6. Know your risk and manage them well. Since the possibility of losing is inevitable, managing risk should part of every trading plan. A good risk-reward ratio should be 2:1. This simply mean that for every dollar that you risk, your profit placement should be atleast two dollars. Another way to manage risk is to put in only a maximum of five percent of your total equity into trading. Do not risk more than what you can actually sustain.
7. Journalize past trades and study them. This is something that many traders does not do - journalize their trades. Keep a record of all trades such as: your entry position, lot size, stop loss, limits, risk-reward ratio, currency pairs traded, strategies and so on and so forth. This will give you an idea where you traded wrong and what you can do in the future to correct them. There are available commercial software applications (in MS Excel format) to help you properly journalize your past trades and it's always a good habit to keep one.
8. Trade on mid to longer timeframes. I do not specially recommend 'scalping' or any trading strategies to that matter with very short timeframes.
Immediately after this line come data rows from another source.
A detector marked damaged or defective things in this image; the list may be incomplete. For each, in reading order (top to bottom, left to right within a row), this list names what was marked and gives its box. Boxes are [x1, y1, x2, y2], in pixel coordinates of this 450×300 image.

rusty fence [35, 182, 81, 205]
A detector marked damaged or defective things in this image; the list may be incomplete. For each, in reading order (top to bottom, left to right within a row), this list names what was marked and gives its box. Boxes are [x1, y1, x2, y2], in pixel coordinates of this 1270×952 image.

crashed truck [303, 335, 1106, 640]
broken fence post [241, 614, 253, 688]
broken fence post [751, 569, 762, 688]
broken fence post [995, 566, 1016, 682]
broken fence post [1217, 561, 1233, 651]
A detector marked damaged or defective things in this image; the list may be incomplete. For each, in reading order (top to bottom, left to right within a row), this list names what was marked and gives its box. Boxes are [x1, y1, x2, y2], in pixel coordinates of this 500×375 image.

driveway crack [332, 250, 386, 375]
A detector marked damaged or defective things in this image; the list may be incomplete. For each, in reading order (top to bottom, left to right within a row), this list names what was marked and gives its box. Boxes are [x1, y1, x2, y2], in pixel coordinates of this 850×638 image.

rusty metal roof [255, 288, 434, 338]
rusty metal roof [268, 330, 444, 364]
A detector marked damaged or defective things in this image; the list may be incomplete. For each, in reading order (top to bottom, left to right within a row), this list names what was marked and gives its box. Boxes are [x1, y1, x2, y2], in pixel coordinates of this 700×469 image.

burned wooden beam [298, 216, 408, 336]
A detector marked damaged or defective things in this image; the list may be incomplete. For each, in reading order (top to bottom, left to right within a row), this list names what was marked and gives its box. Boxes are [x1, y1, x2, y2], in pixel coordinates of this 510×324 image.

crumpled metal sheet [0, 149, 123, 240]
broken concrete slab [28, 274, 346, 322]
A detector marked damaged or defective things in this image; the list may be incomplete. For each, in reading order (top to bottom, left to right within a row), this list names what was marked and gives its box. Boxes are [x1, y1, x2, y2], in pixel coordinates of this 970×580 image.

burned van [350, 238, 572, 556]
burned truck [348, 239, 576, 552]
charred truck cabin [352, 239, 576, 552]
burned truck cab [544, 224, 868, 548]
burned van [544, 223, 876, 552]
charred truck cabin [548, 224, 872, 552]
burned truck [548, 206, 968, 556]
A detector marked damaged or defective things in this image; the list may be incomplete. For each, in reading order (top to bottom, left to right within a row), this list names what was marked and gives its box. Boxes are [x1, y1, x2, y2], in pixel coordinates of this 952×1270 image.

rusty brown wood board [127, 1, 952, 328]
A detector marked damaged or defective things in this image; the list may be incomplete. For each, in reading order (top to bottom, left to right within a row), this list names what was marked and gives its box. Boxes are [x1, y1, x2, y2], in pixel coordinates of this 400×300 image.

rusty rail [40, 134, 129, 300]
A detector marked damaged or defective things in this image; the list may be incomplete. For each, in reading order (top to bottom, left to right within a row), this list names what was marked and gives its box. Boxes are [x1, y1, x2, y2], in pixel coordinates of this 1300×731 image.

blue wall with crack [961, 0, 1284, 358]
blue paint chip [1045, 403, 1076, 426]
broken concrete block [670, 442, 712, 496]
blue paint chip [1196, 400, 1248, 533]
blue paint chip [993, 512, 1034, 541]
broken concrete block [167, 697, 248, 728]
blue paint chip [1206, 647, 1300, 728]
Short time frames ranges from minutes to a few hours. Although, that is where the market action is, shorter timeframes are usually very unpredicatable and no technical indicators will prove very useful in these scenarios. I advise trading on a timeframe from three(3) days to two(2) weeks for they provide more information and outcomes are significantly predicatable.
9. Do not open too many trades all at once. Sometimes, we get giddy and get ahead of ourselves thinking that every chart we see is an opportunity that we cannot just let it pass. So we open up too many trades all at the same time. Openning a trade requires an ample amount of equity to sustain it. Openning too many all at once will definitely require more money and, if it cannot be sustained, you might get a margin call. Openning fewer trades, on the other hand, gives you more focus on a given trade and frees-up more time for you to do other things like: taking out your wife for a dinner.
10. Never place stop losses too close to your entry level. Because I wanted to limit my losses, I always make a mistake on placing my stop losses very near my entry level - like 30 pips. Since stop losses are to 'shallow', I end up getting stomped-out by normal market oscillations. Until you are very sure that the market will move towards your expected direction, do not place stop losses until you've earned enough pips.
11. Never put in too many lots on a single trade (over leveraging). This is one of the result of being impatient. Over leveraging, as they say, is a double edged sword. It may give us more profits only when the market is moving toward the expected direction but, it may not if it isn't. For beginners on a microlots like me, stick to 1 to 2 lots even if we feels we are very sure.
12. Focus on the pips, not on the profits. This advice was taken from a book somewhere. It changed my mindset on how I look into trading. It simply means that our success and failures should be measured on the number of pips we gained or lost instead of seeing it in the financial point of view. This is helpful for a couple of reasons: 1) we focus more on strategies and learning from them, and 2) we do not over-leverage our trades for a quick fix.